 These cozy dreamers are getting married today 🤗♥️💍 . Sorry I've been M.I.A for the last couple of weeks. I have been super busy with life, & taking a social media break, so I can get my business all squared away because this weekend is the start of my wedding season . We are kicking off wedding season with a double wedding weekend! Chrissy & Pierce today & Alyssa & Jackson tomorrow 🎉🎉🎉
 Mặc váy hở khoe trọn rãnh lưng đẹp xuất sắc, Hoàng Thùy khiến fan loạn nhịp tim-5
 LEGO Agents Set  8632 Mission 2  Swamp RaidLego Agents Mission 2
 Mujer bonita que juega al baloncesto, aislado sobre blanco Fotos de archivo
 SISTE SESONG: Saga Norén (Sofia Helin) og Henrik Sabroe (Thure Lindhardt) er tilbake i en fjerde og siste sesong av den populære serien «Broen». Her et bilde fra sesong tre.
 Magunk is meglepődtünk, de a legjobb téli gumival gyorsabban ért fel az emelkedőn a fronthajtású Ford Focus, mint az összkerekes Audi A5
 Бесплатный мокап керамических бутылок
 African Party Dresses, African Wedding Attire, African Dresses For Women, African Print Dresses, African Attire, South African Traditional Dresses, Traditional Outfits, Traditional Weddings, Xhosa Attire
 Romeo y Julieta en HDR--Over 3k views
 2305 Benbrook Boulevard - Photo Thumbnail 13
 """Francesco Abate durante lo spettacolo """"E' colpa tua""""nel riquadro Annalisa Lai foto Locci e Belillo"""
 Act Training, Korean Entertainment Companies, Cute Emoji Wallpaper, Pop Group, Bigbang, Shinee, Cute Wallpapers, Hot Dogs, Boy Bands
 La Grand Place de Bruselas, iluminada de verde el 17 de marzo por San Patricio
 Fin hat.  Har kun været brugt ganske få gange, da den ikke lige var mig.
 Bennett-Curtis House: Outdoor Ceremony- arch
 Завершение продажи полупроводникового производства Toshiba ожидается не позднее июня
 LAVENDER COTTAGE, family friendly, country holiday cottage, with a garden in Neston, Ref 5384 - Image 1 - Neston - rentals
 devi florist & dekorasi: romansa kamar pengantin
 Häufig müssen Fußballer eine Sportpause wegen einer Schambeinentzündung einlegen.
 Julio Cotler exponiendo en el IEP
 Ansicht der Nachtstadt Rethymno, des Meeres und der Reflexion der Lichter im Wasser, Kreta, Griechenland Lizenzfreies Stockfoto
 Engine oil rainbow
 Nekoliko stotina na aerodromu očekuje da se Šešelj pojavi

==*==

What is needed >> Up to and including the line with "Magunk is meglepődtünk, de", please return the records exactly, beginning from their first line.

Response area >>
 These cozy dreamers are getting married today 🤗♥️💍 . Sorry I've been M.I.A for the last couple of weeks. I have been super busy with life, & taking a social media break, so I can get my business all squared away because this weekend is the start of my wedding season . We are kicking off wedding season with a double wedding weekend! Chrissy & Pierce today & Alyssa & Jackson tomorrow 🎉🎉🎉
 Mặc váy hở khoe trọn rãnh lưng đẹp xuất sắc, Hoàng Thùy khiến fan loạn nhịp tim-5
 LEGO Agents Set  8632 Mission 2  Swamp RaidLego Agents Mission 2
 Mujer bonita que juega al baloncesto, aislado sobre blanco Fotos de archivo
 SISTE SESONG: Saga Norén (Sofia Helin) og Henrik Sabroe (Thure Lindhardt) er tilbake i en fjerde og siste sesong av den populære serien «Broen». Her et bilde fra sesong tre.
 Magunk is meglepődtünk, de a legjobb téli gumival gyorsabban ért fel az emelkedőn a fronthajtású Ford Focus, mint az összkerekes Audi A5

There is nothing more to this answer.